[BEGIN]
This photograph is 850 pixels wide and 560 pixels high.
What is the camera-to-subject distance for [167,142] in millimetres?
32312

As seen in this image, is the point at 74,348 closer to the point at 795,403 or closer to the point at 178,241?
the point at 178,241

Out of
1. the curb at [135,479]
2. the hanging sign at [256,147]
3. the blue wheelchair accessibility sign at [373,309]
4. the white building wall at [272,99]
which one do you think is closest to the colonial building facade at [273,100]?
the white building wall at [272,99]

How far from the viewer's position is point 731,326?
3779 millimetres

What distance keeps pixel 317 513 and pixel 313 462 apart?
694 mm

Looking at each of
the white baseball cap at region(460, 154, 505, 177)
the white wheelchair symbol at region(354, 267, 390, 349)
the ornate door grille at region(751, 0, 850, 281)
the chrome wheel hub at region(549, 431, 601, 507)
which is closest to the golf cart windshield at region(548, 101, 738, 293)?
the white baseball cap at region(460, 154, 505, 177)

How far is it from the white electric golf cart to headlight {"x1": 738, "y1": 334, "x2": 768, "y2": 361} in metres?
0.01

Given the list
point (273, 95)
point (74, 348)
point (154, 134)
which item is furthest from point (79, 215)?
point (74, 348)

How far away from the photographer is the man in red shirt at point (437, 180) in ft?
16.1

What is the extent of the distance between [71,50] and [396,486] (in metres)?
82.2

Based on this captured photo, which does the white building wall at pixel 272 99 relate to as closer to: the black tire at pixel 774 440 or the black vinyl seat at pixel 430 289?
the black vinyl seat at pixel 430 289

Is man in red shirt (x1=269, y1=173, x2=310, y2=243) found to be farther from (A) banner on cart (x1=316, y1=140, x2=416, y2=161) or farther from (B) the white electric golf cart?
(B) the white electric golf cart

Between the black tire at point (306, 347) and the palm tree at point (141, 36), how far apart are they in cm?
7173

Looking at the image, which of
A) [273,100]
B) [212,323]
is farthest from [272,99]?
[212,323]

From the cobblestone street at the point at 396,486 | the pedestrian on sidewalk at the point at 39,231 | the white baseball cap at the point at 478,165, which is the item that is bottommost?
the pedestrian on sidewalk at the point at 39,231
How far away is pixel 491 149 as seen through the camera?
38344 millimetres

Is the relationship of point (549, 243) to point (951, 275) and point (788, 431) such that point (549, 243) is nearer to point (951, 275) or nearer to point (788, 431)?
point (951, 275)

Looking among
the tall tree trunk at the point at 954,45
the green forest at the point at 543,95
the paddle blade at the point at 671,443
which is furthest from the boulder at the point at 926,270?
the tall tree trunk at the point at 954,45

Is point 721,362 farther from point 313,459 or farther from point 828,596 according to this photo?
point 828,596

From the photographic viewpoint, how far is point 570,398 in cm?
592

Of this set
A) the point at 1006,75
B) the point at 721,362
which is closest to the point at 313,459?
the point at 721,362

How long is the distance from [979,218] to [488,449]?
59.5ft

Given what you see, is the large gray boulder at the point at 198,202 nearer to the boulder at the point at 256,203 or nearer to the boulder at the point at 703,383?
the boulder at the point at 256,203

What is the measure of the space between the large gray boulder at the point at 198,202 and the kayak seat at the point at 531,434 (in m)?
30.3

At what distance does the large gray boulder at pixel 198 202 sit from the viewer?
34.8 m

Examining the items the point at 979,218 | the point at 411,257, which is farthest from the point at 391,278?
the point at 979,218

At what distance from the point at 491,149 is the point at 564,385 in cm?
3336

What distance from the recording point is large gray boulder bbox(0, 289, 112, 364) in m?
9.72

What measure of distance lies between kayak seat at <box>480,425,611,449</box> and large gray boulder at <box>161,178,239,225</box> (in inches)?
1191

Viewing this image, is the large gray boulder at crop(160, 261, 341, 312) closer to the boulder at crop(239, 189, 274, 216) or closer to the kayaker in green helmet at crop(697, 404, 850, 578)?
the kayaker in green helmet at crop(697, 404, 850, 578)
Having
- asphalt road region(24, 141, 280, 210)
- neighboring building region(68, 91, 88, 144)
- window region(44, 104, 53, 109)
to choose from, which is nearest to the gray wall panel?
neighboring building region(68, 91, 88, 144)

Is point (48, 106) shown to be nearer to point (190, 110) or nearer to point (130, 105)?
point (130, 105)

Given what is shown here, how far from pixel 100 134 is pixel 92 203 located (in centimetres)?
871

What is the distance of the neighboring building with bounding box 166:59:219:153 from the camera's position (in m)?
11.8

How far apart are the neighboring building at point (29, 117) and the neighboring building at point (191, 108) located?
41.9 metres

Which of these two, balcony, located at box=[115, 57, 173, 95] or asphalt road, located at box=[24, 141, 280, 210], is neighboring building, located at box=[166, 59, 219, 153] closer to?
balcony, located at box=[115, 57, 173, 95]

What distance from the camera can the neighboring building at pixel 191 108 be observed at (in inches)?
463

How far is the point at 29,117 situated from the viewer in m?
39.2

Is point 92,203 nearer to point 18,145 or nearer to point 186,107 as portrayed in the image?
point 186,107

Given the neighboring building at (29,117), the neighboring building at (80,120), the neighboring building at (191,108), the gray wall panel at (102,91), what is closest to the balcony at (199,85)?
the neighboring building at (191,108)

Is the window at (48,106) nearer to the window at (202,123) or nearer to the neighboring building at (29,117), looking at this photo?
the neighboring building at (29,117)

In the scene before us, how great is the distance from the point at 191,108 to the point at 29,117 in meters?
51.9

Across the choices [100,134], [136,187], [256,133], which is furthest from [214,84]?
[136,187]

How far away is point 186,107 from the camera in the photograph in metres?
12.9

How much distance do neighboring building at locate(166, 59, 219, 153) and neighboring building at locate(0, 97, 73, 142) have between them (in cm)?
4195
[END]
Goal = Your task is to give the records above again, exactly.

Output =
This photograph is 850 pixels wide and 560 pixels high.
What is the camera-to-subject distance for [167,142] in millimetres?
32312

As seen in this image, is the point at 74,348 closer to the point at 795,403 or closer to the point at 178,241?
the point at 178,241

Out of
1. the curb at [135,479]
2. the hanging sign at [256,147]
3. the blue wheelchair accessibility sign at [373,309]
4. the white building wall at [272,99]
which one do you think is closest to the colonial building facade at [273,100]?
the white building wall at [272,99]

How far from the viewer's position is point 731,326?
3779 millimetres

What distance keeps pixel 317 513 and pixel 313 462 apart?
694 mm

Looking at each of
the white baseball cap at region(460, 154, 505, 177)
the white wheelchair symbol at region(354, 267, 390, 349)
the ornate door grille at region(751, 0, 850, 281)
the chrome wheel hub at region(549, 431, 601, 507)
which is closest to the golf cart windshield at region(548, 101, 738, 293)?
the white baseball cap at region(460, 154, 505, 177)

How far is it from the white electric golf cart to headlight {"x1": 738, "y1": 334, "x2": 768, "y2": 361} in metres?
0.01

Given the list
point (273, 95)
point (74, 348)
point (154, 134)
which item is furthest from point (79, 215)?
point (74, 348)

How far away from the photographer is the man in red shirt at point (437, 180) in ft?
16.1

What is the extent of the distance between [71,50] and [396,486] (in metres)?
82.2

Based on this captured photo, which does the white building wall at pixel 272 99 relate to as closer to: the black tire at pixel 774 440 or the black vinyl seat at pixel 430 289?
the black vinyl seat at pixel 430 289

Is man in red shirt (x1=269, y1=173, x2=310, y2=243) found to be farther from (A) banner on cart (x1=316, y1=140, x2=416, y2=161) or farther from (B) the white electric golf cart?
(B) the white electric golf cart

Between the black tire at point (306, 347) and the palm tree at point (141, 36), how far apart are they in cm?
7173

Looking at the image, which of
A) [273,100]
B) [212,323]
is farthest from [272,99]?
[212,323]

From the cobblestone street at the point at 396,486 | the pedestrian on sidewalk at the point at 39,231 | the white baseball cap at the point at 478,165, which is the item that is bottommost?
the pedestrian on sidewalk at the point at 39,231
How far away is pixel 491 149 as seen through the camera?
38344 millimetres

Is the relationship of point (549, 243) to point (951, 275) and point (788, 431) such that point (549, 243) is nearer to point (951, 275) or nearer to point (788, 431)?
point (951, 275)

Looking among
the tall tree trunk at the point at 954,45
the green forest at the point at 543,95
the paddle blade at the point at 671,443
which is furthest from the boulder at the point at 926,270?
the tall tree trunk at the point at 954,45

Is point 721,362 farther from point 313,459 or farther from point 828,596 according to this photo?
point 828,596

From the photographic viewpoint, how far is point 570,398 in cm?
592

Of this set
A) the point at 1006,75
B) the point at 721,362
which is closest to the point at 313,459?
the point at 721,362

How long is the distance from [979,218] to [488,449]?
59.5ft

Given what you see, is the large gray boulder at the point at 198,202 nearer to the boulder at the point at 256,203 or nearer to the boulder at the point at 703,383?
the boulder at the point at 256,203

What is the measure of the space between the large gray boulder at the point at 198,202 and the kayak seat at the point at 531,434 (in m)?
30.3

At what distance does the large gray boulder at pixel 198 202 sit from the viewer?
34.8 m

Examining the items the point at 979,218 | the point at 411,257, which is farthest from the point at 391,278?
the point at 979,218

At what distance from the point at 491,149 is the point at 564,385 in cm?
3336

What distance from the recording point is large gray boulder bbox(0, 289, 112, 364) in m?
9.72

What measure of distance lies between kayak seat at <box>480,425,611,449</box> and large gray boulder at <box>161,178,239,225</box> (in inches)?
1191

Viewing this image, is the large gray boulder at crop(160, 261, 341, 312) closer to the boulder at crop(239, 189, 274, 216) or closer to the kayaker in green helmet at crop(697, 404, 850, 578)?
the kayaker in green helmet at crop(697, 404, 850, 578)
Having
- asphalt road region(24, 141, 280, 210)
- neighboring building region(68, 91, 88, 144)
- window region(44, 104, 53, 109)
to choose from, which is nearest to the gray wall panel?
neighboring building region(68, 91, 88, 144)

Is point (48, 106) shown to be nearer to point (190, 110) or nearer to point (130, 105)?
point (130, 105)

Given what is shown here, how far from pixel 100 134 is pixel 92 203 located (in centimetres)?
871

What is the distance of the neighboring building with bounding box 166:59:219:153 from the camera's position (in m)?
11.8

How far apart are the neighboring building at point (29, 117) and the neighboring building at point (191, 108) located?
41.9 metres

Which of these two, balcony, located at box=[115, 57, 173, 95] or asphalt road, located at box=[24, 141, 280, 210], is neighboring building, located at box=[166, 59, 219, 153] closer to?
balcony, located at box=[115, 57, 173, 95]

What distance from the camera can the neighboring building at pixel 191 108 be observed at (in inches)?
463

How far is the point at 29,117 situated from the viewer in m?
39.2

Is point 92,203 nearer to point 18,145 or nearer to point 186,107 as portrayed in the image?
point 186,107

Given the neighboring building at (29,117), the neighboring building at (80,120), the neighboring building at (191,108), the gray wall panel at (102,91), what is closest to the balcony at (199,85)?
the neighboring building at (191,108)

Is the window at (48,106) nearer to the window at (202,123) or nearer to the neighboring building at (29,117), looking at this photo?
the neighboring building at (29,117)

In the scene before us, how great is the distance from the point at 191,108 to the point at 29,117 in meters?
51.9

Across the choices [100,134], [136,187], [256,133], which is furthest from [214,84]?
[136,187]

How far away is point 186,107 from the camera in the photograph in metres?
12.9

How much distance do neighboring building at locate(166, 59, 219, 153) and neighboring building at locate(0, 97, 73, 142) have between them (in cm)?
4195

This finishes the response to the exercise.